We will depict all the peaks from the batch, and we’ll connect those points that pertain to the same substance and injection with a line:

peak retention time connected with line for same product

Those lines that don’t go strictly from top to bottom mean the peaks are located at wrong Retention Times on some of the chromatograms. They should be reviewed.

But in large batches such visualization becomes too crowded and simpler alternatives should be considered.

Simple way of comparing Retention Time

The most straightforward way of finding issues with peak detection is to compare 2 chromatograms at a time:

UV RT vs MassSpec RT

You can see where peaks are misaligned between 2 chromatograms. The downside of this approach is that you need to build a chart for almost every chromatogram. E.g. in the case of 5 chromatograms you’ll need 4 charts. But for large batches this may pay off since this type of visualizations is much simpler and cleaner.
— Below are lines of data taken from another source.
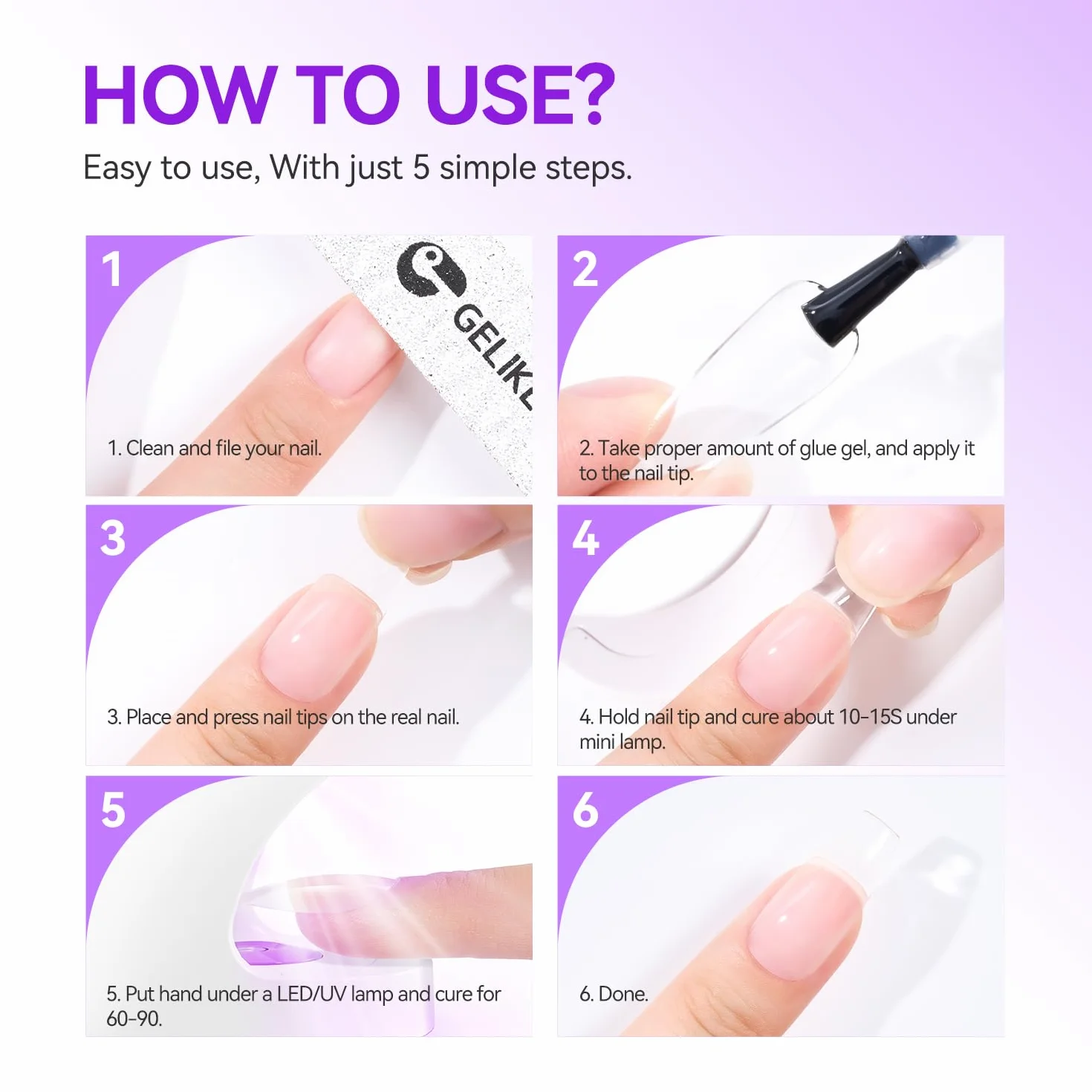 HOW TO USE?
Easy to use, With just 5 simple steps.

1

GELIKE

1. Clean and file your nail.

2

2. Take proper amount of glue gel, and apply it to the nail tip.

3

3. Place and press nail tips on the real nail.

4

4. Hold nail tip and cure about 10-15S under mini lamp.

5

5. Put hand under a LED/UV lamp and cure for 60-90.

6

6. Done.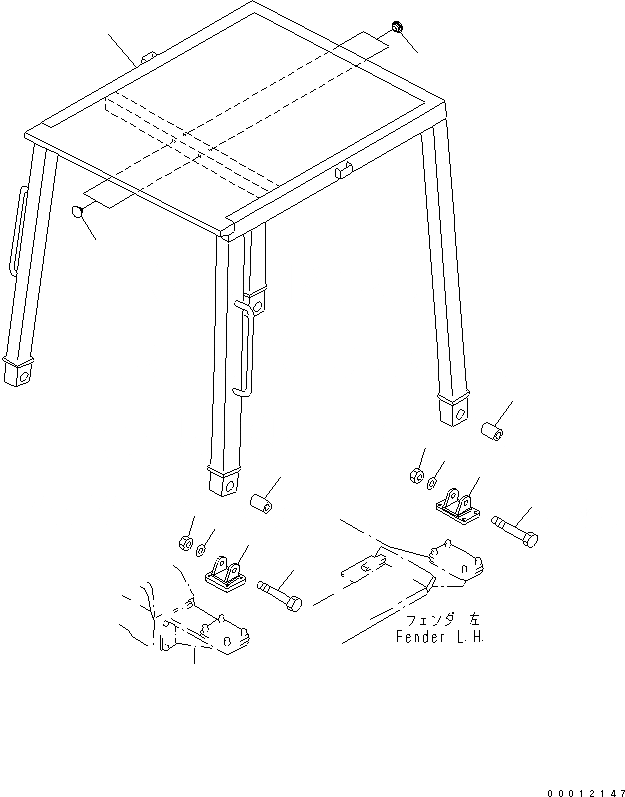 フェンダ 左
Fender L.H.

00012147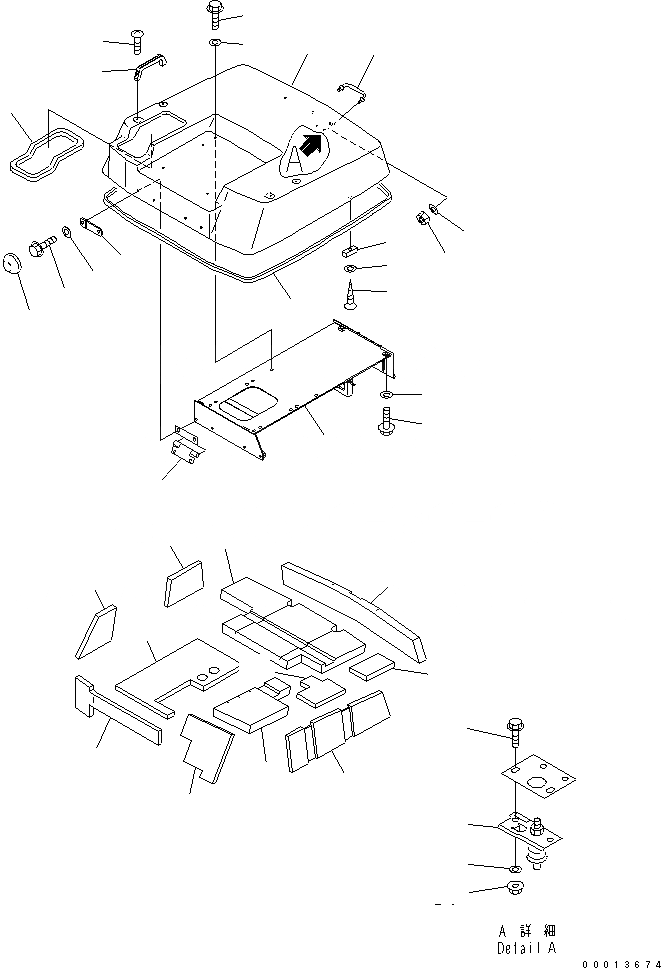 A

A 詳 細
Detail A

00013674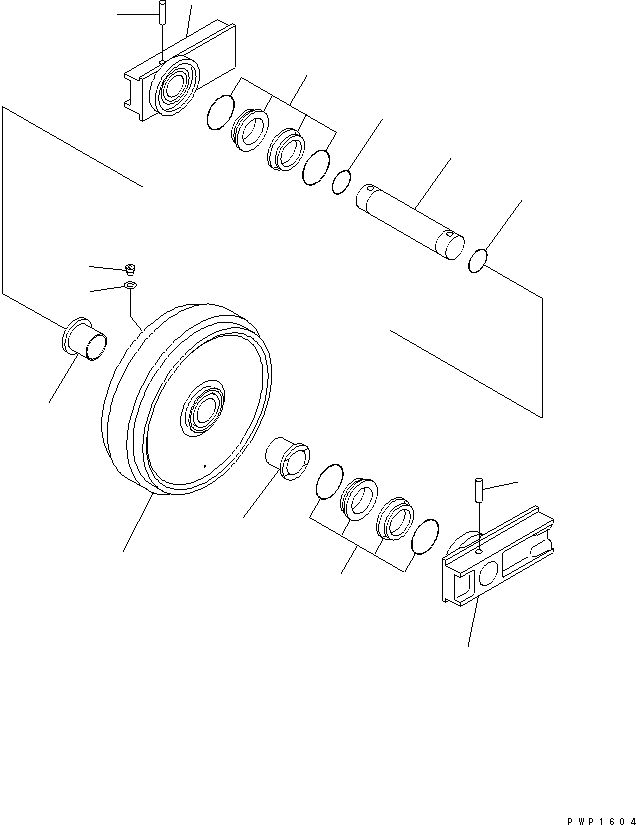 PWP1604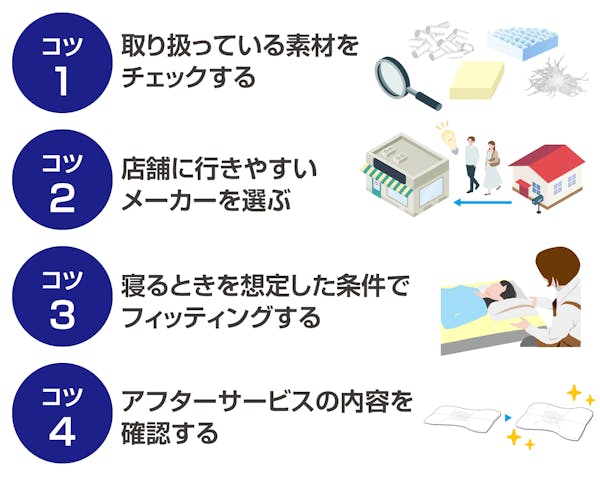 コツ
1
取り扱っている素材をチェックする

コツ
2
店舗に行きやすいメーカーを選ぶ

コツ
3
寝るときを想定した条件でフィッティングする

コツ
4
アフターサービスの内容を確認する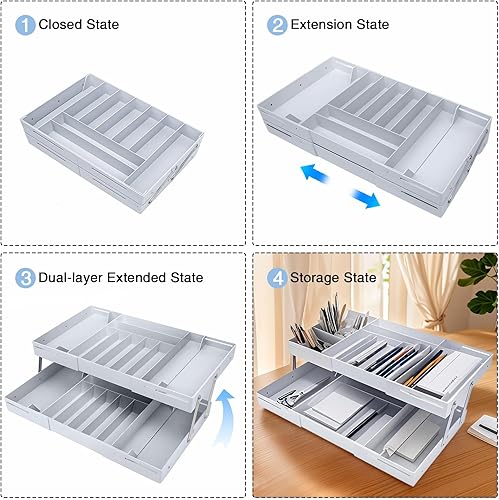 1 Closed State

2 Extension State

3 Dual-layer Extended State

4 Storage State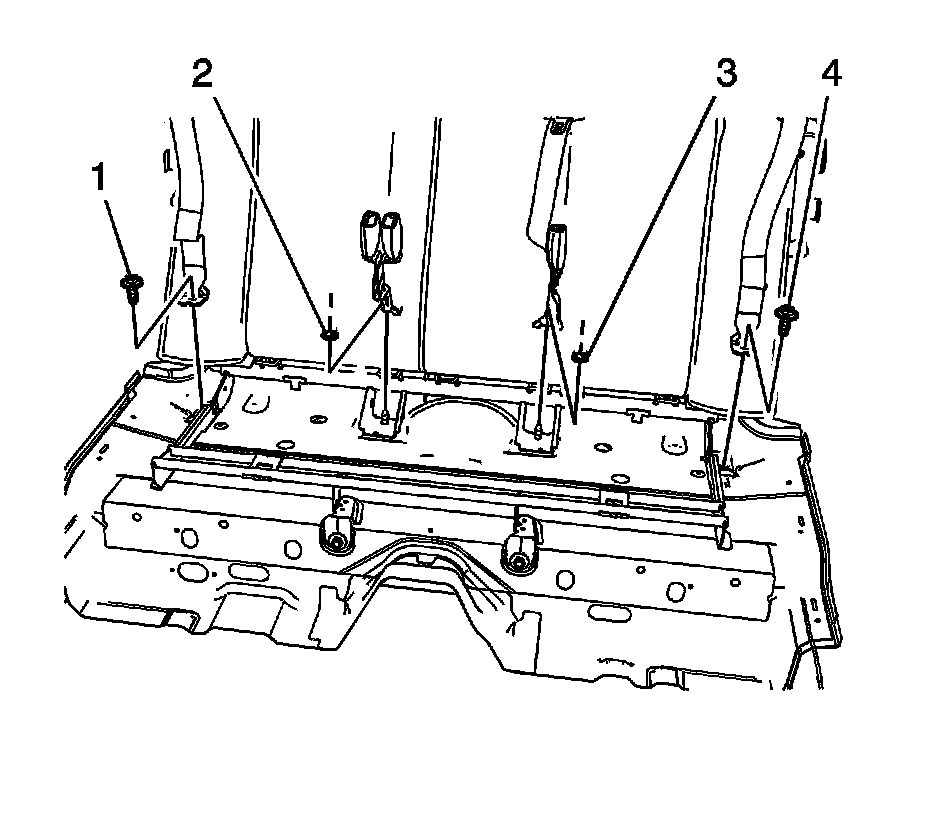 1
2
3
4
Detecting Large Co-elutions

Another potentially useful possibility is detecting if our EIC peak is actually the most abundant mass at that Retention Time. It’s possible that there were other substances as well or our substance degraded or had some unexpected adducts. For this we could compare substance mass (EMW) with the Base Peak Mass (BPM) - the most abundant m/z within the boundaries of the peak.

Peak BPM vs Substance EMW

Here we can see an inclined “line” which is where BPM is the expected substance. Whenever we see points outside of that line is where BPM is something else. We could go even further and filter out points where BPM is the range of EMW ± 2 or some other N where to show only potentially problematic points.

Summary

When running High Throughput Analysis the amount of data that’s generated is too large to look at manually. But with the use of specialized software like Peaksel this whole process is hugely simplified. The abilities that such software needs to possess are:

Point scientists to the data that need attention. This can be achieved by building all sorts of visualizations and statistics
Allow to fix the problems and apply changes globally instead of fixing them one-by-one
Have a notion of templates so that all the visualizations and calculations are added automatically with 1 click

But in the end it’s important to understand that the quality of chromatograms is the biggest factor that will impact how quickly you process the data. If all chromatograms and peaks have poor shape and low signal-to-noise ratio, then most if not all of the injections will have to be inspected anyway.